Tags: Authentication, Access Control, NIST SP 800-63B, FERPA, GLBA, CIS Controls
Status: Final Draft
Last Revision Date: April 29, 2025
Statement of Purpose
Passwords remain a foundational control in digital authentication. Weak or mismanaged passwords are a leading cause of security breaches. This policy defines Clackamas Community College’s standards for password creation, usage, and management to ensure compliance with applicable laws and frameworks (e.g., NIST SP 800-63B, FERPA, GLBA) while maintaining usability and reducing user support burdens.
Policy Summary
All passwords used to access Clackamas Community College Electronic Information Resources must follow standards for complexity, length, and uniqueness. This policy applies to user accounts, service accounts, and systems not integrated with Microsoft Active Directory (AD). Compensating controls (e.g., MFA) must be implemented where technical limitations prevent compliance. This policy supersedes any prior internal departmental standards.
Policy
1. General Requirements
-
Passwords must be unique to Clackamas Community College systems. Reuse of passwords across personal or third-party accounts is strictly prohibited.
-
Passwords shall be kept confidential and never shared, written, or transmitted in clear text.
-
If a password compromise is suspected, the user shall immediately change the password and notify the ITS Service Desk.
-
Default passwords must be changed before deploying any new system or application.
-
If shared access is required, it must be managed through ITS-approved secure credential vaults with access logging.
2. Microsoft Active Directory (AD) Password Policy
The following controls shall be enforced via Group Policy for all standard user accounts in Active Directory:
-
Minimum password length: 12 characters
-
Password complexity: Must include at least three of the following: uppercase, lowercase, numeral, special character
-
Password history: Remember the last 4 passwords
-
Minimum password age: 0 days
-
Maximum password age: 365 days
-
Reversible encryption: Disabled
-
Account lockout threshold: 5 failed attempts for Facility and Staff, 10 failed attempts for Students
-
Lockout duration: 30 minutes
-
Reset failed attempt counter after: 30 minutes
ITS will regularly audit AD Group Policy Objects (GPOs) for compliance.
3. Service Account Passwords
-
Must meet or exceed standard user account requirements for length and complexity.
-
Passwords must be changed:
-
On account provisioning
-
After suspected compromise
-
After role reassignment or staff separation
-
At least annually, or per system policy
-
Passwords must be stored in an ITS-approved password vault with access controls and audit logging.

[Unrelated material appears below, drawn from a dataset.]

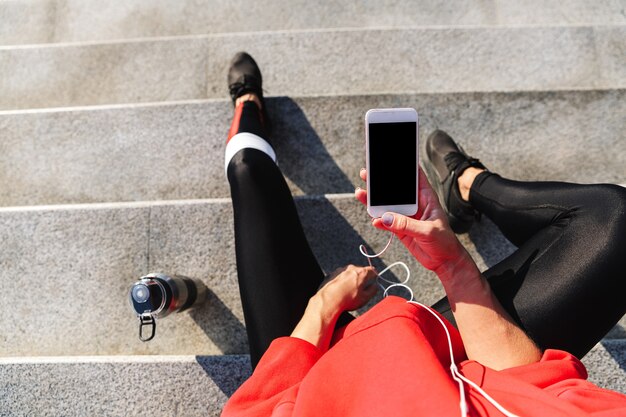 Top view of a young sportswoman holding mobile phone, listening to music with earphones, drinking water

4. Non-Microsoft Authentication Systems
-
Where feasible, configure settings to match AD standards.
-
If the platform enforces shorter limits, use the maximum supported length and implement compensating controls such as:
-
Multi-Factor Authentication (MFA)
-
IP filtering or geo-restrictions
-
Session timeout and reauthentication
-
Log analysis and alerting
System owners must document deviations and controls in their system security plan and review annually with ITS.
5. Multi-Factor Authentication (MFA)
6. Password Storage and Transmission
-
Passwords must never be stored in cleartext or transmitted without encryption.
-
Passwords may only be stored using ITS-approved systems employing salted, one-way hashing (e.g., bcrypt, PBKDF2).
-
Any system that stores or verifies passwords must undergo a security review by the ITS Security Team.
-
For additional authentication protections beyond password-based access, users and system owners must comply with Policy 102c – Multi-Factor Authentication (MFA), which outlines scenarios requiring MFA, approved second-factor types, and exception processes.
Exemptions
None.
Exceptions
Requests for temporary exceptions must be submitted in writing to the Chief Information Officer (CIO). Exceptions will be reviewed based on risk, compensating controls, and business justification. All approved exceptions must be documented and time-bound.